_WHAT TO WORK ON_
Where a line of the listing below holds "antibodies", add it to the tally; give only the final number.

_THE RECORDS_
§ §

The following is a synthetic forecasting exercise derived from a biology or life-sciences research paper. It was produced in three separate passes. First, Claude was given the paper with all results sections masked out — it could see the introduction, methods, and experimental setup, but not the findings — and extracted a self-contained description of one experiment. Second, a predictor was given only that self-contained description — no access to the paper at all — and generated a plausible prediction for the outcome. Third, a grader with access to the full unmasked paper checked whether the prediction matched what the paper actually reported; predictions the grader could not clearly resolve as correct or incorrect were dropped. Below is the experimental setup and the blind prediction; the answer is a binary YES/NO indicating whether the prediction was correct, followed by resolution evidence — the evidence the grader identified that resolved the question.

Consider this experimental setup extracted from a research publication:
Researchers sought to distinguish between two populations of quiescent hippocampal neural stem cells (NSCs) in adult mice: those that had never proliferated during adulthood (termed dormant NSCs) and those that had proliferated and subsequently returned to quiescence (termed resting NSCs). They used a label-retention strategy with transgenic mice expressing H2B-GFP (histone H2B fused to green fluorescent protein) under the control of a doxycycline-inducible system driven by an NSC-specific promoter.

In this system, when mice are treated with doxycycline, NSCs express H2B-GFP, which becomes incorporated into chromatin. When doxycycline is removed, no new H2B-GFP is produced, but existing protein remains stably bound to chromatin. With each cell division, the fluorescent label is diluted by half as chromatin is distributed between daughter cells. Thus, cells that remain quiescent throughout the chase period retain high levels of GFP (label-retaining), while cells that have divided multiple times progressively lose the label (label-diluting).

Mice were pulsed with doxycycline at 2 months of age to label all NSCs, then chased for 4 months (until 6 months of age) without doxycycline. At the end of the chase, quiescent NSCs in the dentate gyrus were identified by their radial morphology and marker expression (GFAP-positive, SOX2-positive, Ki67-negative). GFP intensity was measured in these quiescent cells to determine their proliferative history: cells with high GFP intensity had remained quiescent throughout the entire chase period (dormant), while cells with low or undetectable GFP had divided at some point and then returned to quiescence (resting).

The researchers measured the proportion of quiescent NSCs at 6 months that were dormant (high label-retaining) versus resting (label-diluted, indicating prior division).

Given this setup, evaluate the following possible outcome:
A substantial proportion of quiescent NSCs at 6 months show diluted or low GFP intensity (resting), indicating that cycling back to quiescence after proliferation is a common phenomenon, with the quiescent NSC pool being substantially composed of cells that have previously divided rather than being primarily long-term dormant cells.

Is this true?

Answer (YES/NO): NO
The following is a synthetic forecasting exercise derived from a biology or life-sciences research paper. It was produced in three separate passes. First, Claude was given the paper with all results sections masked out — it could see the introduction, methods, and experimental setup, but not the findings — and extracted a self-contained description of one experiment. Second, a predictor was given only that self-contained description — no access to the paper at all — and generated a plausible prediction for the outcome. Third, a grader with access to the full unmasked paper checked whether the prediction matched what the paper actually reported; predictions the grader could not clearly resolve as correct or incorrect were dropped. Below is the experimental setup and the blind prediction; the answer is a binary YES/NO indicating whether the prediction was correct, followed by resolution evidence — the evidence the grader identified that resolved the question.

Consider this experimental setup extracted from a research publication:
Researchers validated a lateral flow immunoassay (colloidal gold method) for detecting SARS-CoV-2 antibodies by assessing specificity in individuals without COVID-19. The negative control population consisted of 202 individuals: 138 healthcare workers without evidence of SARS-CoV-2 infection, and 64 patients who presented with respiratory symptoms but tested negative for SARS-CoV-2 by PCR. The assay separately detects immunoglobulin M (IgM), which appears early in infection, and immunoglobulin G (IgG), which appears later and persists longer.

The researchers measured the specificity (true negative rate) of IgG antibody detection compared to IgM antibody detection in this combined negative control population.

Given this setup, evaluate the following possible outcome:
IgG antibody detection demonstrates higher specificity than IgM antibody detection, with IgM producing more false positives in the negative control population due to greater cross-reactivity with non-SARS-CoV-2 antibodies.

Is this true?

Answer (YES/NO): NO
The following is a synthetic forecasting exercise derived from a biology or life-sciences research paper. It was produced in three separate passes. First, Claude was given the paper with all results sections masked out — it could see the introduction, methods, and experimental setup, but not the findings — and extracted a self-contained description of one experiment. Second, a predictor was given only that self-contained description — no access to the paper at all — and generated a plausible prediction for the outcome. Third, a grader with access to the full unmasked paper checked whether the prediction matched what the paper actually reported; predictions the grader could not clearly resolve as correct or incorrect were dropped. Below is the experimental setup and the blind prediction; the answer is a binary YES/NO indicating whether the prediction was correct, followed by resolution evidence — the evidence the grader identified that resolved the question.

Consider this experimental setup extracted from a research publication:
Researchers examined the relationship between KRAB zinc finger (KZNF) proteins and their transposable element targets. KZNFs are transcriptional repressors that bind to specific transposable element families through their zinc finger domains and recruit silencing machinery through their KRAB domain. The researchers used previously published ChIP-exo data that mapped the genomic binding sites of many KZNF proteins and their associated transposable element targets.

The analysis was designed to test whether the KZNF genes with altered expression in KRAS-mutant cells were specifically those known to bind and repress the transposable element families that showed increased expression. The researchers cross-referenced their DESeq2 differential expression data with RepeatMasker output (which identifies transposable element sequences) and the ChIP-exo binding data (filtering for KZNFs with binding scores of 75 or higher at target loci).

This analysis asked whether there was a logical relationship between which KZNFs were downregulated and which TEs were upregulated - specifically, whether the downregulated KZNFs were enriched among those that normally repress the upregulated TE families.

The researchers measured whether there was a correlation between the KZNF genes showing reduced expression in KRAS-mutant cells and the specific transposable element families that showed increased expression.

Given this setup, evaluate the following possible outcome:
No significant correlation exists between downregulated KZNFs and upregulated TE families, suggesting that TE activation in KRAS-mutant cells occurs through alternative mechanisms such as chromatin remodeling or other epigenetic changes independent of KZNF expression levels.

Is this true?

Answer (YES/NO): NO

§ §

_TASK RESULT_
2